Sur un certain nombre de points, je pourrais rapprocher ma proposition de l’ « Égale Liberté Libre Égalité » de celle d’un tel « réal-libertarisme ».

Cependant, au moins un problème fondamental reste toujours le même, qui distingue ma proposition de pratiquement toutes les positions de « philosophie politique », c’est qu’elles ont toutes une « prétention à l’universalité », au sens où leurs auteurs prétendent faire de leur propre « théorie de philosophie politique » une théorie rivale des autres , dans un espace où il existerait une forme ou une autre de « vérité », comme il est possible de le postuler dans l’ espace des théories scientifiques des critères de « falsifiabilité » ( Popper ) qui permettent, au moins de façon provisoire minimale, d’établir un réel consensus dans la « communauté scientifique » sur les éléments théoriques et pratiques fondamentaux admis par tous les membres de cette communauté « dans l’ état actuel des connaissances » .

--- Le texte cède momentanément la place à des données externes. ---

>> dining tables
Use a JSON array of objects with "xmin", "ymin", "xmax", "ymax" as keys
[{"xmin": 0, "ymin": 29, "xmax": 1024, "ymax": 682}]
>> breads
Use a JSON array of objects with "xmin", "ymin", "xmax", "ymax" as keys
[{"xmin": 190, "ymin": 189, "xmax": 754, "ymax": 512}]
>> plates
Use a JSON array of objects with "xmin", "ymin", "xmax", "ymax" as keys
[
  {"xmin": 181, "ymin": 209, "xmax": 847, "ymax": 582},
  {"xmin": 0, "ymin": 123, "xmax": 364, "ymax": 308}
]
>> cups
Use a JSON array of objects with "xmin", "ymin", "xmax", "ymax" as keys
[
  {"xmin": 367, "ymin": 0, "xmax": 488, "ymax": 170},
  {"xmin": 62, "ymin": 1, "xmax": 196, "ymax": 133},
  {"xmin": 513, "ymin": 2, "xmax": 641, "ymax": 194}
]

Ce qui différencie fondamentalement tout débat « philosophique », y compris dans les domaines techniques comme la « philosophie morale et politique » etc. ,
c’est que notamment dans les domaines où une certaine « normativité » est en jeu, la « liberté » de chaque participant individuel au débat, est directement et obligatoirement partie prenante, non seulement comme « objet » du débat, mais comme directement impliquée dans la pratique du débat et de l’argumentation.

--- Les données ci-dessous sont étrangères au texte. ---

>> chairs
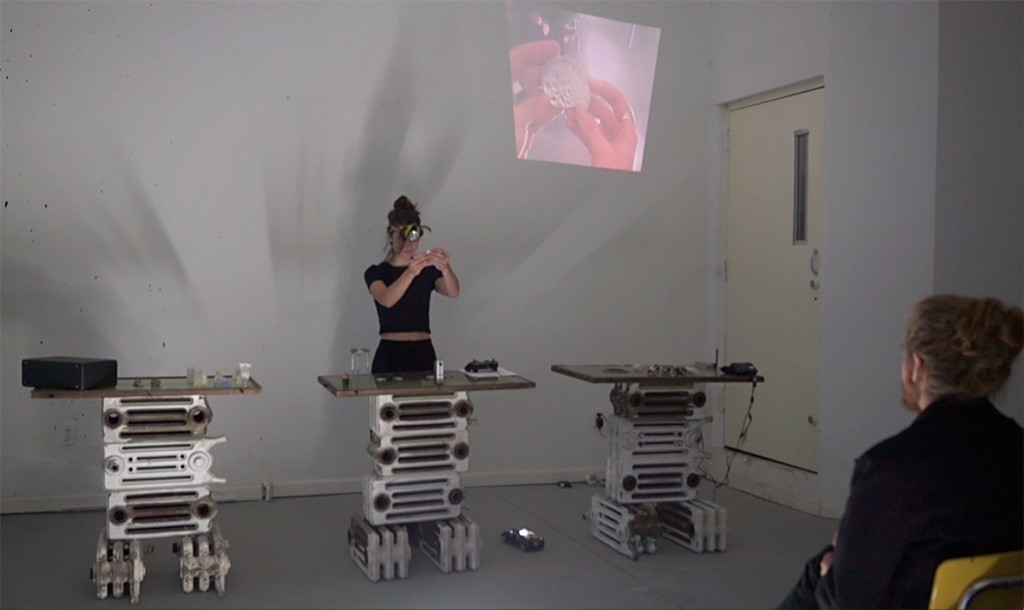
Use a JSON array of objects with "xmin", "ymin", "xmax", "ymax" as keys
[{"xmin": 927, "ymin": 551, "xmax": 1024, "ymax": 610}]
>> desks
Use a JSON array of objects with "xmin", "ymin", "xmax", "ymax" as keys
[
  {"xmin": 549, "ymin": 361, "xmax": 765, "ymax": 562},
  {"xmin": 30, "ymin": 375, "xmax": 263, "ymax": 604},
  {"xmin": 317, "ymin": 367, "xmax": 537, "ymax": 581}
]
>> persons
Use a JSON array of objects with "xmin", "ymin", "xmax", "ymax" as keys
[
  {"xmin": 774, "ymin": 293, "xmax": 1024, "ymax": 610},
  {"xmin": 362, "ymin": 195, "xmax": 460, "ymax": 375},
  {"xmin": 508, "ymin": 39, "xmax": 638, "ymax": 172}
]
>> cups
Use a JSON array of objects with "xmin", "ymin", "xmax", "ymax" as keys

Or, – et c’est une libre décision personnelle de ma part -, l’apparition « métalinguistique » de cette dimension de la liberté de chaque personne énonçant par elle-même, « librement », ce qu’elle pense de sa propre liberté, de celle des autres, et de « LA Liberté » en général, introduit un saut qualitatif dans la logique organisationnelle du débat qui ne saurait en aucun cas se réduire aux méthodes diverses d’établir un consensus de type « scientifique » concernant simplement soit le « constat factuel, observationnel ou expérimental » commun, soit le débat sur les meilleures « théories explicatives » à établir relativement à ces constats factuels.

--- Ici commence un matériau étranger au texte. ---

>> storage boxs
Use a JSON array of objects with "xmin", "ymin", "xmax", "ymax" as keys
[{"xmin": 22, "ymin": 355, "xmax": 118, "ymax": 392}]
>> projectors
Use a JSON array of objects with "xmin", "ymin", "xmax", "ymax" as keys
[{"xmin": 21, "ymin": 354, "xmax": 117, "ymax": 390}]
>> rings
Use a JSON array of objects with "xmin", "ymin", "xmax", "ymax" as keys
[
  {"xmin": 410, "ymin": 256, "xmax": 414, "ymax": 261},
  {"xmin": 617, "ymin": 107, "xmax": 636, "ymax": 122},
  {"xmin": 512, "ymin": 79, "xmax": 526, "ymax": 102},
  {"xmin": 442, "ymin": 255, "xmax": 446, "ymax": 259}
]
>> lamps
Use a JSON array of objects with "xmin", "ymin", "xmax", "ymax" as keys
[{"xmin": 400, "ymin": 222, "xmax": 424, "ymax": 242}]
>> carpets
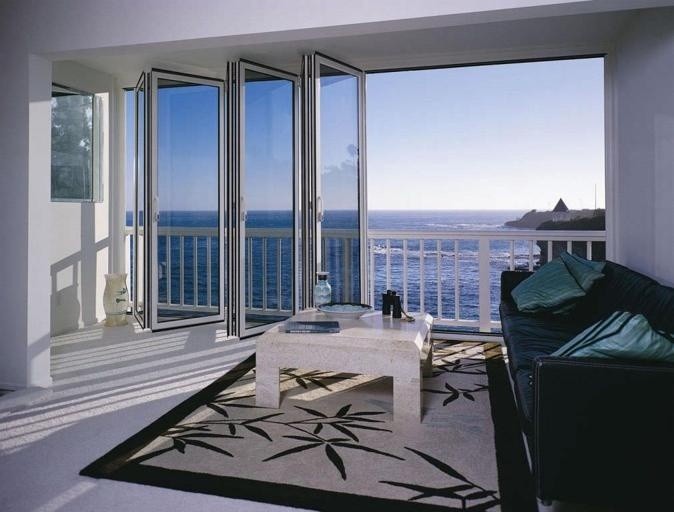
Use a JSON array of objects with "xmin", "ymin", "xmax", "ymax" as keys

Là où les controverses scientifiques proprement dites peuvent porter sur les méthodologies descriptives d’un « même réel supposé commun » ( postulat de « réalisme » physique fondamental des « objets de la science » , aussi complexes et organisés soient-ils ) et non sur les simples choix volontaires des uns et des autres, je pose librement que la question propre de la liberté elle-même, implique nécessairement la libre participation des libres choix des personnes concernées par ces débats, et n’est réductible d’aucune façon au simple examen des « explications » théoriques provenant de toutes sortes de « sciences humaines, psychologiques, sociales, culturelles, linguistiques, etc. « , effectivement intéressantes à étudier, mais dont les « conclusions factuelles » , si elles existent, ne sauraient en aucun cas servir directement de « norme » d’un quelconque « devoir être ».
Les débats sur la liberté et donc notamment sur une « Égale Liberté », ne peuvent donc, – dans ma proposition – faire l’économie de la rétroaction de la liberté de penser sur elle-même, qui se reconnait donc elle-même librement, comme « libre ».